"Ilka, light the candles," said Mother Uberta, sullenly. "And you," she continued, turning again to Mr. Hahn, "find yourself a seat, until we can see what you look like."

"What a vixen of an old woman!" whispered the proprietor of the "Haute Noblesse" to his son, as they seated themselves on the hard wooden bench near the window.

"Small chance for the 'Haute Noblesse,' I fear," responded Fritz, flinging his travelling cap on the clean-scoured deal table.

Ilka, who in the meanwhile had obeyed her mother's injunction, now came forward with two lighted tallow dips, stuck in shining brass candle-sticks, and placed them on the table before the travellers. She made a neat little courtesy before each of them, to which they responded with patronizing nods.

"Parbleu! Elle est charmante!" exclaimed Fritz, fixing a bold stare on the girl's blushing face.

"Bien charmante," replied Mr. Hahn, who took a great pride in the little French he had picked up when he carried a napkin over his shoulder.

And indeed, Ilka was charmante as she stood there in the dim candle-light, her great innocent eyes dilated with child-like wonder, her thick blond braids hanging over her shoulders, and the picturesque Tyrolese costume—a black embroidered velvet waist, blue apron, and short black skirt—setting off her fine figure to admirable advantage. She was a tall, fresh-looking girl, of stately build, without being stout, with a healthy blooming countenance and an open, guileless expression. Most people would have pronounced her beautiful, but her beauty was of that rudimentary, unindividualized kind which is found so frequently among the peasantry of all nations. To Fritz Hahn, however who was not a philosophical observer, she seemed the most transcendent phenomenon his eyes had ever beheld.

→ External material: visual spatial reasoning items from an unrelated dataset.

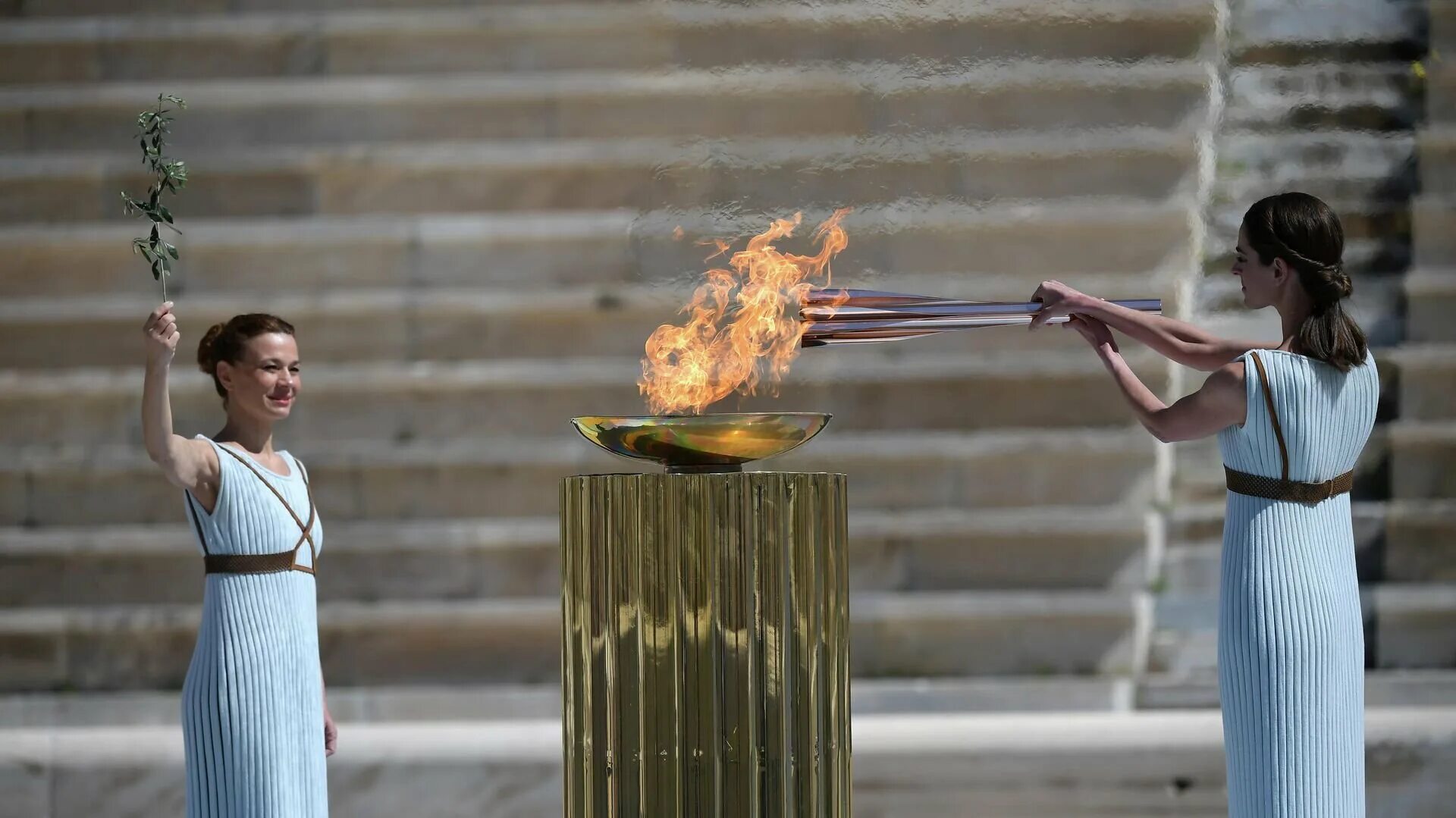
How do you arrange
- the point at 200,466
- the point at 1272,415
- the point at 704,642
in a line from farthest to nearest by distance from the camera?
the point at 200,466
the point at 1272,415
the point at 704,642

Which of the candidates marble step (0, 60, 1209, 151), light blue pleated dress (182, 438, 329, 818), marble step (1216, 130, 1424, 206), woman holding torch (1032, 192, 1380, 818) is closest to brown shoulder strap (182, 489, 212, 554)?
light blue pleated dress (182, 438, 329, 818)

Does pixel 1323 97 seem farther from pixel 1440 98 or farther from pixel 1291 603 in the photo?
pixel 1291 603

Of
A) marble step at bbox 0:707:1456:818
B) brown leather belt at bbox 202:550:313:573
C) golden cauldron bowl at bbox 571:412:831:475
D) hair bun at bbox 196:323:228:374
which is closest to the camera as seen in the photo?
golden cauldron bowl at bbox 571:412:831:475

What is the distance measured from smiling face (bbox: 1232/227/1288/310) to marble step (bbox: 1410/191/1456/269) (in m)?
2.63

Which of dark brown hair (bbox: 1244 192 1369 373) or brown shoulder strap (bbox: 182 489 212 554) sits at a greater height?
dark brown hair (bbox: 1244 192 1369 373)

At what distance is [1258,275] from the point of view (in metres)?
3.01

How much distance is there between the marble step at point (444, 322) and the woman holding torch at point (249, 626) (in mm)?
2078

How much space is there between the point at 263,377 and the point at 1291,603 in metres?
2.11

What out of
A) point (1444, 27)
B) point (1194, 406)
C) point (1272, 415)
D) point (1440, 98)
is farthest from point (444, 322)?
point (1444, 27)

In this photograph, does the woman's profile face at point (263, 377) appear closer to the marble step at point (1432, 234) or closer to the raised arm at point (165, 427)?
the raised arm at point (165, 427)

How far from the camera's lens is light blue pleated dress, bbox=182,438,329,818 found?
313 cm

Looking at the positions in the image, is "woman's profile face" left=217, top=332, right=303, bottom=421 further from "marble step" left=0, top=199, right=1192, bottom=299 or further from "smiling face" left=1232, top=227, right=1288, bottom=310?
"marble step" left=0, top=199, right=1192, bottom=299

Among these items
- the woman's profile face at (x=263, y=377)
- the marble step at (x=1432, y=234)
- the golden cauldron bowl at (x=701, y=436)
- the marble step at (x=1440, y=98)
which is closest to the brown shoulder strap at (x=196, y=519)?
the woman's profile face at (x=263, y=377)

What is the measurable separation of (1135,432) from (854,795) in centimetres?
154
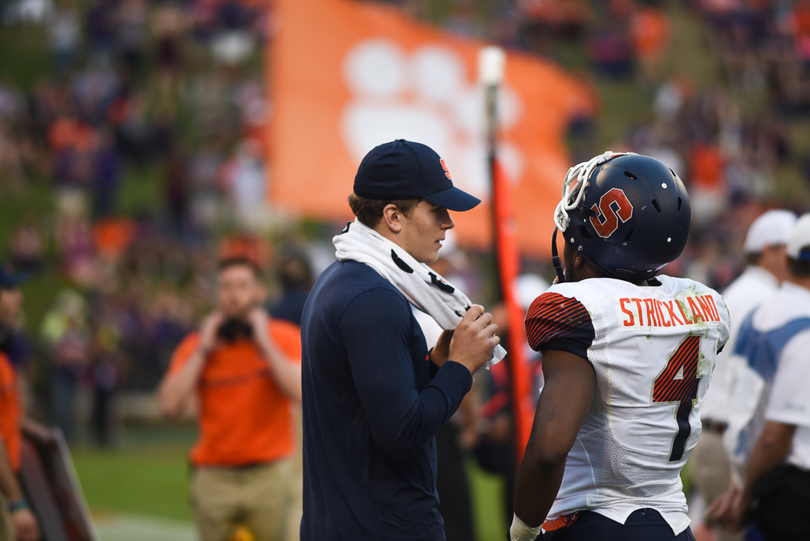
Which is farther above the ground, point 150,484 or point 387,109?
point 387,109

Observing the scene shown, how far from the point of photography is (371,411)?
2.64 meters

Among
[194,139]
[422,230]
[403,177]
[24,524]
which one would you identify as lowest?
[24,524]

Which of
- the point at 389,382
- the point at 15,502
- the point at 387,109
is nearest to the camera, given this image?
the point at 389,382

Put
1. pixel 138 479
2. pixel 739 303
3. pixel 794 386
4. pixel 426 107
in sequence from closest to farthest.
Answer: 1. pixel 794 386
2. pixel 739 303
3. pixel 426 107
4. pixel 138 479

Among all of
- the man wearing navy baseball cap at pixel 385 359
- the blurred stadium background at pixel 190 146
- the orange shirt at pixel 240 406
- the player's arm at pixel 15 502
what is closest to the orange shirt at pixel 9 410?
the player's arm at pixel 15 502

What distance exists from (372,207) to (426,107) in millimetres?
7418

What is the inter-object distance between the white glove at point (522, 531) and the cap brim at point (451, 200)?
36.4 inches

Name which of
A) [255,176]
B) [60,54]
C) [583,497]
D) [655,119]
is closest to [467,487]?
[583,497]

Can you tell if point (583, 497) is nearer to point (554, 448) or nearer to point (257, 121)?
point (554, 448)

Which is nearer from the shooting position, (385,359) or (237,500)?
(385,359)

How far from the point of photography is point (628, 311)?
2564 mm

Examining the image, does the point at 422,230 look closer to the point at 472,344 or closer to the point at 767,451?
the point at 472,344

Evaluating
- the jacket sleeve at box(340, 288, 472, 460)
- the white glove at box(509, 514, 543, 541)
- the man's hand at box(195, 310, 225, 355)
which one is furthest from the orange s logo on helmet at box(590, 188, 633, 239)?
the man's hand at box(195, 310, 225, 355)

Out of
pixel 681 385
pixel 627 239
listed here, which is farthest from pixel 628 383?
pixel 627 239
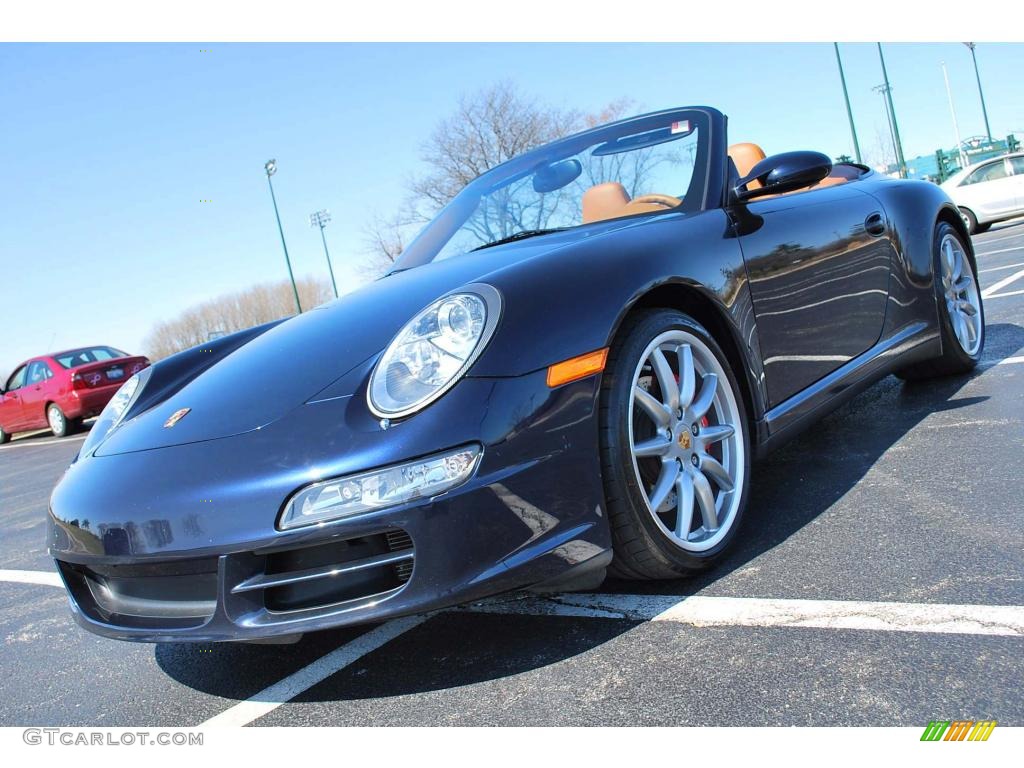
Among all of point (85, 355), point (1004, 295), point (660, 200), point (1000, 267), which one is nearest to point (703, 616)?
point (660, 200)

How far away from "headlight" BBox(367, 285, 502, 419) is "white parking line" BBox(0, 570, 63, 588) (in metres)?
2.24

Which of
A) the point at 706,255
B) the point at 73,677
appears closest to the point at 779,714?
the point at 706,255

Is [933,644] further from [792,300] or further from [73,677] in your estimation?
[73,677]

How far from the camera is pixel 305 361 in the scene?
2.39 metres

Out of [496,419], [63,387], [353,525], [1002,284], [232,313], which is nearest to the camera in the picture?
[353,525]

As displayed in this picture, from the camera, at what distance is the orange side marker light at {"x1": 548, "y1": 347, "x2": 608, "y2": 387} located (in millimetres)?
2035

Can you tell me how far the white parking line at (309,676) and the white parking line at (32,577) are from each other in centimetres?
181

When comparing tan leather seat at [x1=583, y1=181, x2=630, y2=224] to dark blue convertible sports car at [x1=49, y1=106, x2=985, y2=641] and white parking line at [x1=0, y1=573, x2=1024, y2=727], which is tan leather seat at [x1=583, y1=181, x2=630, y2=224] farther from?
white parking line at [x1=0, y1=573, x2=1024, y2=727]

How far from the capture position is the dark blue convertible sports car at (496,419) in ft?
6.10

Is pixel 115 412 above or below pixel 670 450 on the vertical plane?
above

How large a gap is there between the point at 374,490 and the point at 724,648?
32.8 inches

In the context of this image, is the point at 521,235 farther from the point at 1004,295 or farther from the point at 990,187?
the point at 990,187

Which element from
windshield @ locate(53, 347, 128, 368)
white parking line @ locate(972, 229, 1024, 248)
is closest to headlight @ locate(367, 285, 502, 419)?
white parking line @ locate(972, 229, 1024, 248)

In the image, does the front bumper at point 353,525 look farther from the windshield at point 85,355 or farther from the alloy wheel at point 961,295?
the windshield at point 85,355
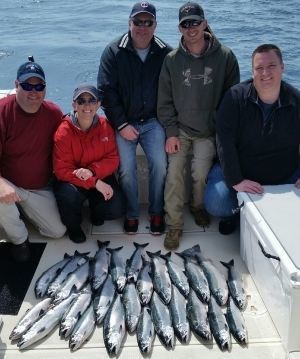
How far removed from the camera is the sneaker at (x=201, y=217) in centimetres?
434

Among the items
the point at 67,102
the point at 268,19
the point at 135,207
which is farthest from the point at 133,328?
the point at 268,19

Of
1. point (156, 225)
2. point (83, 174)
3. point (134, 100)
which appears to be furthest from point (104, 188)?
point (134, 100)

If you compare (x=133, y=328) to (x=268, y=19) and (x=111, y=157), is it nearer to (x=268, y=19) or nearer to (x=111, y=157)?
(x=111, y=157)

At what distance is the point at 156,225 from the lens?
4.22 meters

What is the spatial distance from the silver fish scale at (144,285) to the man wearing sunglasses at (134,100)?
642 millimetres

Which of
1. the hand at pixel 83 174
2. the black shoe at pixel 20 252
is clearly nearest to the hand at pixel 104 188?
the hand at pixel 83 174

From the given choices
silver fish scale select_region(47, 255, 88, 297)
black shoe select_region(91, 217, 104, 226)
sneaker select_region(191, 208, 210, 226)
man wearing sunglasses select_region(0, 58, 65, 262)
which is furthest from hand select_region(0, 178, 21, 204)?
sneaker select_region(191, 208, 210, 226)

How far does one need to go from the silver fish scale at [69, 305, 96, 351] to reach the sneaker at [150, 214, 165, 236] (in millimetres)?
1145

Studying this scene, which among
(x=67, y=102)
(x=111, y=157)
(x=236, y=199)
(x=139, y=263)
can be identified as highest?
(x=111, y=157)

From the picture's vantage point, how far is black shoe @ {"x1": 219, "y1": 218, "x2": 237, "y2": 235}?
4.15m

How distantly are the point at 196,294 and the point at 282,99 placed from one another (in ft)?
5.27

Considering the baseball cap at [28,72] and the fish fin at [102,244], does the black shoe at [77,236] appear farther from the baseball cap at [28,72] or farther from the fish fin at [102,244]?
the baseball cap at [28,72]

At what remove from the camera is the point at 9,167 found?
386 cm

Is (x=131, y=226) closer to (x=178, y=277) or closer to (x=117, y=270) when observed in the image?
(x=117, y=270)
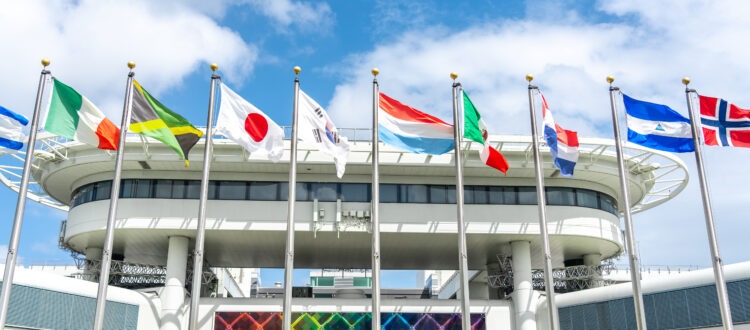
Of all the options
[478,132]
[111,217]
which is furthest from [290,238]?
[478,132]

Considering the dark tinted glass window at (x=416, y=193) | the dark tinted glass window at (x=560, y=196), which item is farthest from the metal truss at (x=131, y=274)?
the dark tinted glass window at (x=560, y=196)

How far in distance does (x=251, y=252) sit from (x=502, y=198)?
54.8ft

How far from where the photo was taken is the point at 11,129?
25.4 m

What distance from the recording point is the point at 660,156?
38875 millimetres

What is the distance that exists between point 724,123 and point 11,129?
27.2m

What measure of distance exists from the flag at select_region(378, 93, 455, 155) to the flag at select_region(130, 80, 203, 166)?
742cm

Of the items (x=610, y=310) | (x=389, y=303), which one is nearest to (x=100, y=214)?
(x=389, y=303)

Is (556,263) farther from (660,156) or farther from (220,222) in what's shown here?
(220,222)

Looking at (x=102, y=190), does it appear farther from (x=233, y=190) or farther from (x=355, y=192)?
(x=355, y=192)

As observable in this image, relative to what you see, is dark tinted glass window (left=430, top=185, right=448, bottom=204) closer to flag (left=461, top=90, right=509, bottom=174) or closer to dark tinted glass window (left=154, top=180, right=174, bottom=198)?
flag (left=461, top=90, right=509, bottom=174)

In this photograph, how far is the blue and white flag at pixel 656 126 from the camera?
27.9 meters

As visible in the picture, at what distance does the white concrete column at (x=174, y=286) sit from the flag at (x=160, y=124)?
14.8 meters

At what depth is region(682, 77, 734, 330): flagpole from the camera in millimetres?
25047

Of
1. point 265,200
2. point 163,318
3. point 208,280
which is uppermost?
point 265,200
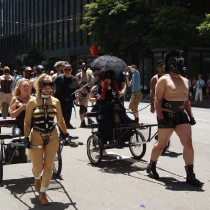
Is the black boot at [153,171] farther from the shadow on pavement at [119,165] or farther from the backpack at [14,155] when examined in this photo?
the backpack at [14,155]

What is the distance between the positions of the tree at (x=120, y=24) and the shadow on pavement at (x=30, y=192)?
2580 cm

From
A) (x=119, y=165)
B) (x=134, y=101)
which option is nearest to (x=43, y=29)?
(x=134, y=101)

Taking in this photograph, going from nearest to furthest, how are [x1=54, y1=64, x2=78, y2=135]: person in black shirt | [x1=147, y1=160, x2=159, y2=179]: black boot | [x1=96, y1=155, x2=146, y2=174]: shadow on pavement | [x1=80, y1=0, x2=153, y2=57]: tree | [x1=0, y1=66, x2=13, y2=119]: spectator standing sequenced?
[x1=147, y1=160, x2=159, y2=179]: black boot → [x1=96, y1=155, x2=146, y2=174]: shadow on pavement → [x1=54, y1=64, x2=78, y2=135]: person in black shirt → [x1=0, y1=66, x2=13, y2=119]: spectator standing → [x1=80, y1=0, x2=153, y2=57]: tree

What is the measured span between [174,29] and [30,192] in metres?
25.0

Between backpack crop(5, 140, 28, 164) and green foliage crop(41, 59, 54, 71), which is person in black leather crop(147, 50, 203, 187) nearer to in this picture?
backpack crop(5, 140, 28, 164)

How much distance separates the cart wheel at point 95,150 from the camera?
8492 millimetres

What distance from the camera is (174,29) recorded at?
3038 centimetres

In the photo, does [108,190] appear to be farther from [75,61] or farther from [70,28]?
[70,28]

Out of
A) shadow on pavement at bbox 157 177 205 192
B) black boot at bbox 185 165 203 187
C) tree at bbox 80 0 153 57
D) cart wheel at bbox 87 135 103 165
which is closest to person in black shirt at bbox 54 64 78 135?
cart wheel at bbox 87 135 103 165

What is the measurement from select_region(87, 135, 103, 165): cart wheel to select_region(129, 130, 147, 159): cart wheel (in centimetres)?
72

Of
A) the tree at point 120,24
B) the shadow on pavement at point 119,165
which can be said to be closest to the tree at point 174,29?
the tree at point 120,24

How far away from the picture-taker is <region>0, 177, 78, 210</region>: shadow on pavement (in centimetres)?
612

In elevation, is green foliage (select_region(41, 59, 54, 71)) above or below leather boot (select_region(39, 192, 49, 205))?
above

"To make a long story short, madam," began Mr. Hahn after a pause, during which Mother Uberta had been bristling silently while firing defiant glances at the two strangers, "I am the proprietor of a great establishment in Berlin—the 'Haute Noblesse'—you may have heard of it."

"No, I never heard of it," responded Mother Uberta, emphatically, as if anxious to express her disapproval, on general principles, of whatever statements Mr. Hahn might choose to make.

"Well, well, madam," resumed the latter, a trifle disconcerted, "it makes very little difference whether you have heard of it or not. I see, however, that you are a woman of excellent common sense, and I will therefore be as brief as possible—avoid circumlocutions, so to speak."